__What the exercise asks__
In the entries below, from the line containing "Of the group" through the end of the entries, swap "group" for "set" and write out only those lines with nothing else changed.

------ Material for the task ------

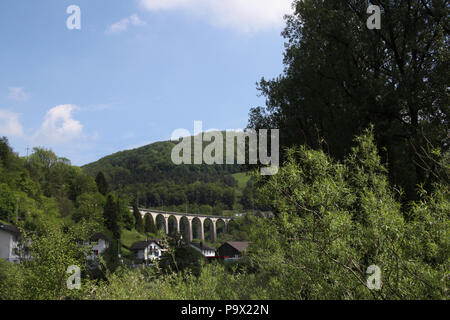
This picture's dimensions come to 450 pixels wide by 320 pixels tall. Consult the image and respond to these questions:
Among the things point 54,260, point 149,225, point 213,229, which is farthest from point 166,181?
point 54,260

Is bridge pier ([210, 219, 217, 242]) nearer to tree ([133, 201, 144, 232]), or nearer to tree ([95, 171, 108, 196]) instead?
tree ([133, 201, 144, 232])

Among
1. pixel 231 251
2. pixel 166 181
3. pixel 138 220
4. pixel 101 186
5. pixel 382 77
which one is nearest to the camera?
pixel 382 77

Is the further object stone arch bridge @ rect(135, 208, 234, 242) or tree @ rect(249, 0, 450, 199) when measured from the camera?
stone arch bridge @ rect(135, 208, 234, 242)

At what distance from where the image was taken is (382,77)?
41.6 feet

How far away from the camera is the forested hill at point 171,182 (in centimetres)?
11931

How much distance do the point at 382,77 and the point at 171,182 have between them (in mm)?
117012

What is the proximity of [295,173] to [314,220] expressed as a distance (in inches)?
31.3

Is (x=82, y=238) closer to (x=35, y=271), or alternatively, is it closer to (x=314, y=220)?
(x=35, y=271)

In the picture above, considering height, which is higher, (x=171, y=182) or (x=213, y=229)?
(x=171, y=182)

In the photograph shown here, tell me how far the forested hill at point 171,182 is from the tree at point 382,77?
321 feet

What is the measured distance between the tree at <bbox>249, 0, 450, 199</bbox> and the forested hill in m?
97.8

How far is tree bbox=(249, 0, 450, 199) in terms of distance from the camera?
1177 cm

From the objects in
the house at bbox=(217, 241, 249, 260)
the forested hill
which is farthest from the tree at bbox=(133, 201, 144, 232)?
the house at bbox=(217, 241, 249, 260)

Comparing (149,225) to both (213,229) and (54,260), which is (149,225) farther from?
(54,260)
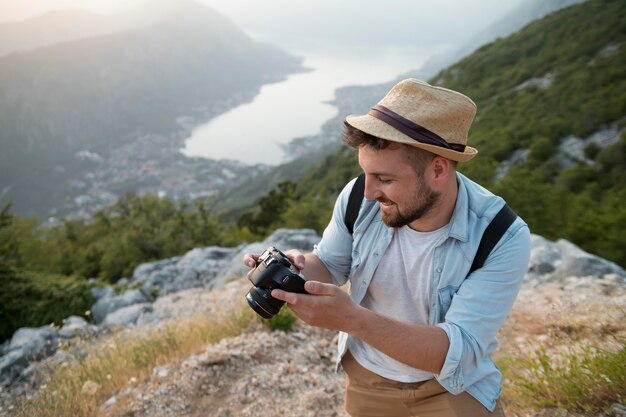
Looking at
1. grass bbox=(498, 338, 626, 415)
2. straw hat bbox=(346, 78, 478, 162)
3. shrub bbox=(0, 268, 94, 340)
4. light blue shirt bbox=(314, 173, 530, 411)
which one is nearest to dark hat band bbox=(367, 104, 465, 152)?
straw hat bbox=(346, 78, 478, 162)

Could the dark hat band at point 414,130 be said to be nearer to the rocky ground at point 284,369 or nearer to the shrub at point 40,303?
the rocky ground at point 284,369

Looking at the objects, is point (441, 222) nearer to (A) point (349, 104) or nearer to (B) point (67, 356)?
(B) point (67, 356)

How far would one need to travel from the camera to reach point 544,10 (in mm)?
163125

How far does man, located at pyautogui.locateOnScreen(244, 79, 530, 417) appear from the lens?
168 centimetres

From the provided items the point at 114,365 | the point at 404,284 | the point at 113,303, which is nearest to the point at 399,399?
the point at 404,284

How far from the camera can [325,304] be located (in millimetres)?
1656

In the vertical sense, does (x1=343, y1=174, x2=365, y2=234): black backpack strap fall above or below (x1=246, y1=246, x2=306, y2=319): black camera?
above

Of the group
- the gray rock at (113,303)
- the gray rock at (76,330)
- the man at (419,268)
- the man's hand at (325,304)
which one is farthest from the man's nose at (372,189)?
the gray rock at (113,303)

------

__Written solution__
Of the set
- the gray rock at (113,303)
- the gray rock at (76,330)
- the man at (419,268)
- the man's hand at (325,304)
which one is farthest from the man's nose at (372,189)?
the gray rock at (113,303)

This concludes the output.